Here, plaintiffs have failed to do so. They do not explain how they sustained damages as a result of Cobalt's designation of Carbolic as the new CCR. It is undisputed that the notice letters appointing Carbolic as the CCR were never given effect, the appointment of Carbolic was withdrawn, and CWCI continued operating as the CCR. Nor have plaintiffs shown how they were injured by the allegedly false representations about compliance with the FCPA. Because cognizable damages cannot be reasonably inferred, the sixth, seventh and eighth causes of action should be dismissed (see Arts4All, Ltd. v Hancock, 5 AD3d 106, 110 [1st Dept 2004]).
The only specific harm that plaintiffs point to is that they were allegedly forced to engage in "costly litigation." However, it is well settled that "attorneys' fees . . . are not recoverable unless authorized by statute, court rule, or written agreement of the parties" (Reif v Nagy, 175 AD3d 107, 131 [1st Dept 2019]). Plaintiffs identify no such statute, court rule or agreement. The "narrow exception" involving litigation with a third party (Hunt v Sharp, 85 NY2d 883, 885 [1995]) does not apply here. Cobalt is plaintiffs' present adversary, and it was also CWCI's adversary in the other litigations (see id. [attorneys' fees unavailable "where . . . the purported  third-party' wrongdoer is, either legally or as a practical matter, the same as the claimant's opponent in the main action"]).
THIS CONSTITUTES THE DECISION AND ORDER
OF THE SUPREME COURT, APPELLATE DIVISION, FIRST DEPARTMENT.
ENTERED: APRIL 9, 2020
CLERK
Footnotes

Footnote 1: Och-Ziff Capital Management Group LLC, OZ Management L.P. and Och-Ziff Holding Corporation (collectively OZ Management).

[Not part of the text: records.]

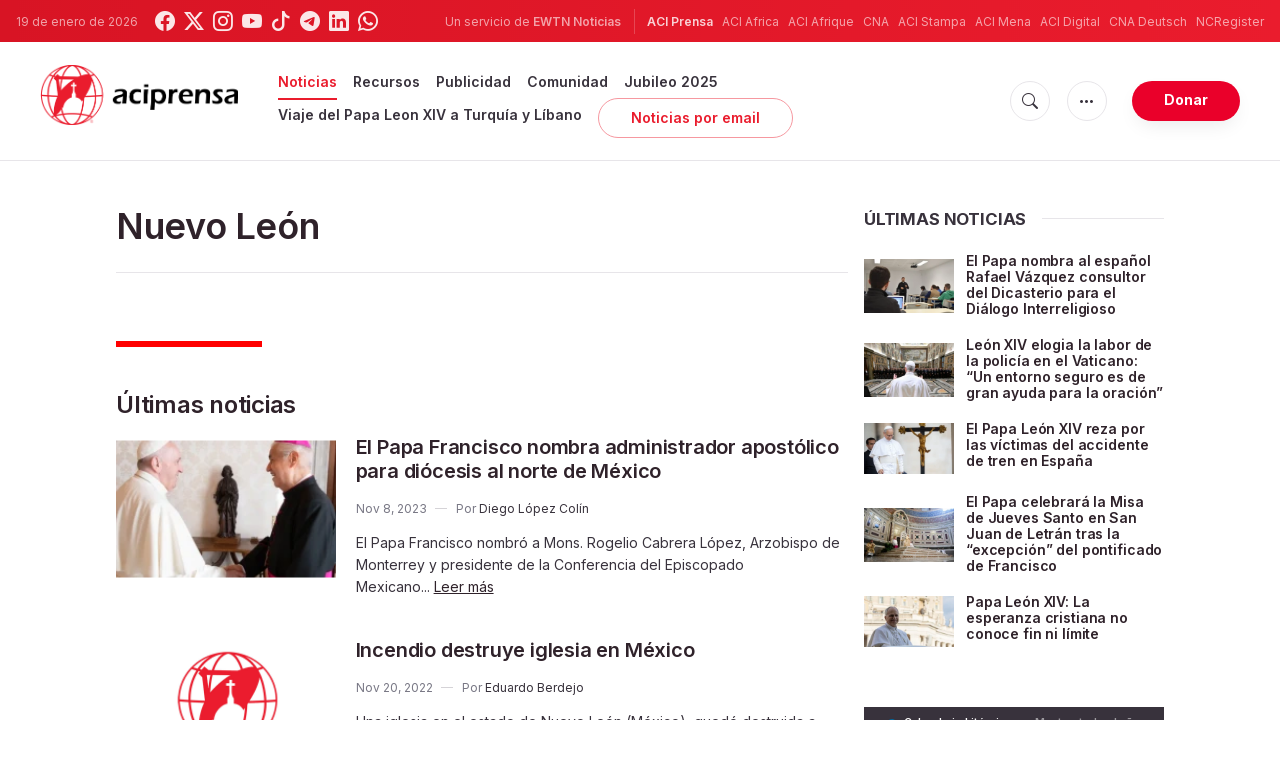

--- FILE ---
content_type: text/html; charset=utf-8
request_url: https://www.google.com/recaptcha/api2/aframe
body_size: 267
content:
<!DOCTYPE HTML><html><head><meta http-equiv="content-type" content="text/html; charset=UTF-8"></head><body><script nonce="VwbTLD_KXrYEx-JTnj_foA">/** Anti-fraud and anti-abuse applications only. See google.com/recaptcha */ try{var clients={'sodar':'https://pagead2.googlesyndication.com/pagead/sodar?'};window.addEventListener("message",function(a){try{if(a.source===window.parent){var b=JSON.parse(a.data);var c=clients[b['id']];if(c){var d=document.createElement('img');d.src=c+b['params']+'&rc='+(localStorage.getItem("rc::a")?sessionStorage.getItem("rc::b"):"");window.document.body.appendChild(d);sessionStorage.setItem("rc::e",parseInt(sessionStorage.getItem("rc::e")||0)+1);localStorage.setItem("rc::h",'1768844323332');}}}catch(b){}});window.parent.postMessage("_grecaptcha_ready", "*");}catch(b){}</script></body></html>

Footnote 2: The motion court dismissed a declaratory judgment claim against Cobalt and Carbolic, and one of Galaxy's contract claims against Cobalt. Plaintiffs do not cross-appeal from these dismissals. 

Footnote 3: In its reply brief, Cobalt contends that the expiration of its license is irrelevant because its right to appoint the CCR is not derived from the CMA but rather from certain rights it purportedly obtained through its alleged ownership of the transaction bonds. However, in its opening brief, Cobalt made the contradictory argument that it was in fact relying upon its status as the principal under the CMA. We decline to consider Cobalt's argument, first raised in reply, which is inconsistent with the argument in its main brief (see Herman v Herman, 162 AD3d 459, 461 [1st Dept 2018], lv denied 32 NY3d 915 [2019]).

Footnote 4: In addition, the fifth cause of action is not proper as to the OZ Funds because they are not parties to the letter agreements (see e.g. Randall's Is. Aquatic Leisure, LLC v City of New York, 92 AD3d 463, 463 [1st Dept 2012], lv denied 19 NY3d 804 [2012] ["There can be no breach of contract claim against a non-signatory to the contract"]).